**Extract**:
● ● ●

The lack of dopamine homeostasis may play a critical role in the development of addictive behaviors, as well as offering effective treatment options. We are proposing a new strategy to help identify at-risk children for the future development of addictions through the use of the validated and USPTO patented Genetic Addiction Risk Score (GARS). Geneus Genomic Testing Center (GGTC), in conjunction with Dominion Diagnostics and Colorado University, in unpublished research (a 5 year sojourn) sought to address genetic risk for alcohol/drug (i.e. opioids) seeking by evaluating the combined effect of reward gene polymorphisms and least 11 polymorphisms and ten genes] contributing to a hypodopaminergic-trait (D1–4, DAT1, Mu opiate receptor, Serotonin transporter, COMT, MAO-A, GABA receptor) as a predictor of severity as measured by the Addiction Severity Index (ASI) Media–Version–V. In unpublished study our test results consisting of 273 mixed gender subjects from seven diverse chemical dependency programs across the United states, show that if a patient carries any combination of 4 genetic risk alleles, it is predictive of drug severity including opioids, or any combination of 7 risk alleles, the test is predictive of alcohol severity (p<0.05, P<0.00 respectively).

As discussed in an earlier paper, genomic testing such as GARS, can improve clinical interactions and decision-making [11]. Knowledge of precise polymorphic associations can help in the attenuation of guilt and denial, corroboration of family gene-o-grams; assistance in risk-severity-based decisions about appropriate therapies, including pain medications and risk for addiction; choice of the appropriate level of care placement (i.e., inpatient, outpatient, intensive outpatient, residential); determination of the length of stay in treatment; determination of genetic severity-based relapse and recovery liability and vulnerability; determination of pharmacogenetic medical monitoring for better clinical outcomes (e.g., the A1 allele of the DRD2 gene reduces the binding to opioid delta receptors in the brain, thus, reducing Naltrexone’s clinical effectiveness); and supporting medical necessity for insurance scrutiny [12-15].

● ● ●

**Supplied data**:
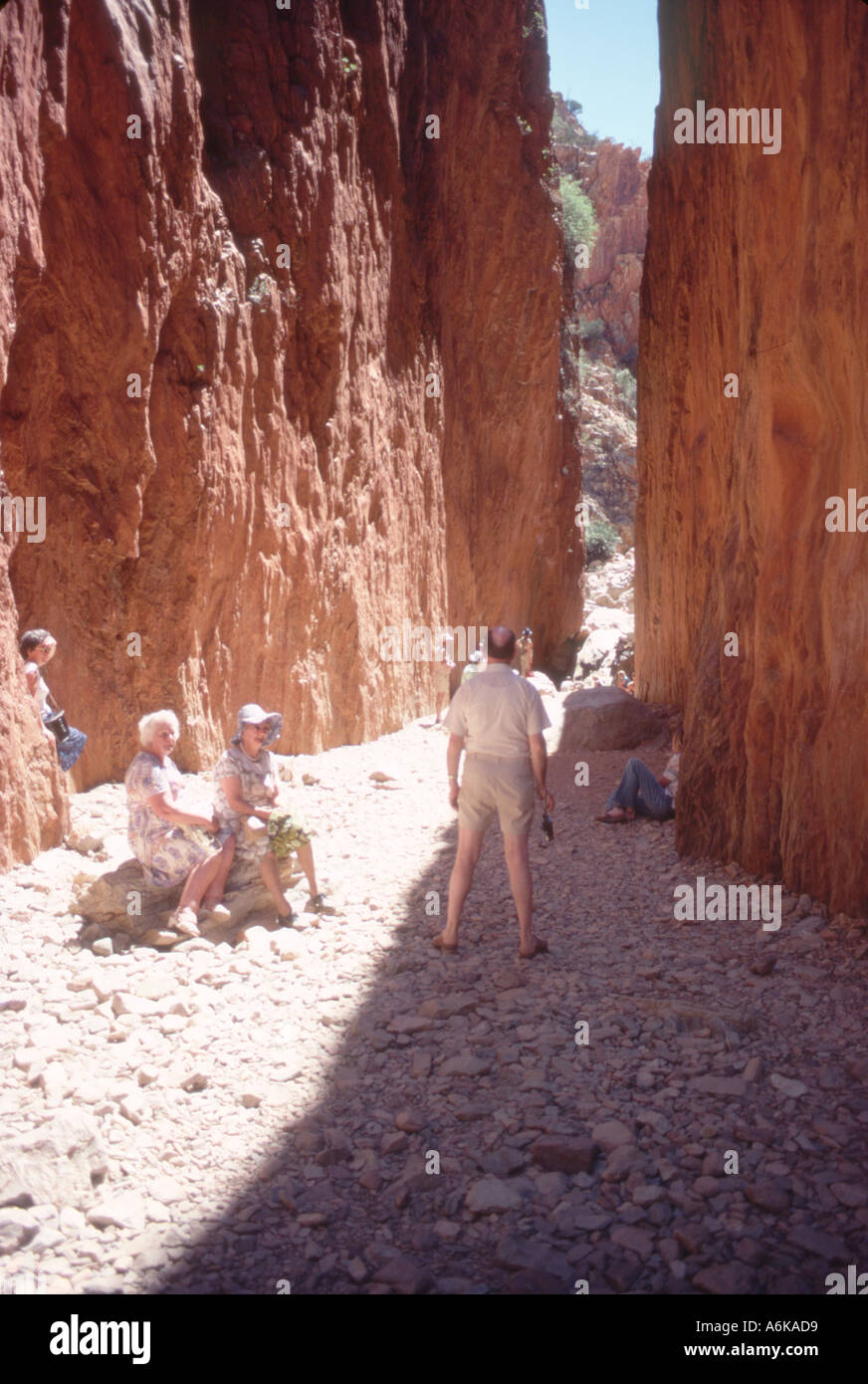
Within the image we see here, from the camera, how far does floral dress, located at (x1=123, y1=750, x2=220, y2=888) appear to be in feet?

● ● ●

**Problems to solve**:
(1) In the extract on genetic addiction risk testing, how many subjects took part in the unpublished study?
(2) For each statement, say whether it agrees with the extract on genetic addiction risk testing, and quote the words that decide it.
(a) Any combination of 4 risk alleles predicts alcohol severity.
(b) Severity was measured with the Addiction Severity Index.
(c) The A1 allele of the DRD2 gene reduces Naltrexone's clinical effectiveness.

**Solutions below**:
(1) 273 mixed-gender subjects took part.

(2)
(a) No: "any combination of 7 risk alleles, the test is predictive of alcohol severity"
(b) Yes: "as a predictor of severity as measured by the Addiction Severity Index (ASI) Media–Version–V"
(c) Yes: "the A1 allele of the DRD2 gene reduces the binding to opioid delta receptors in the brain, thus, reducing Naltrexone’s clinical effectiveness"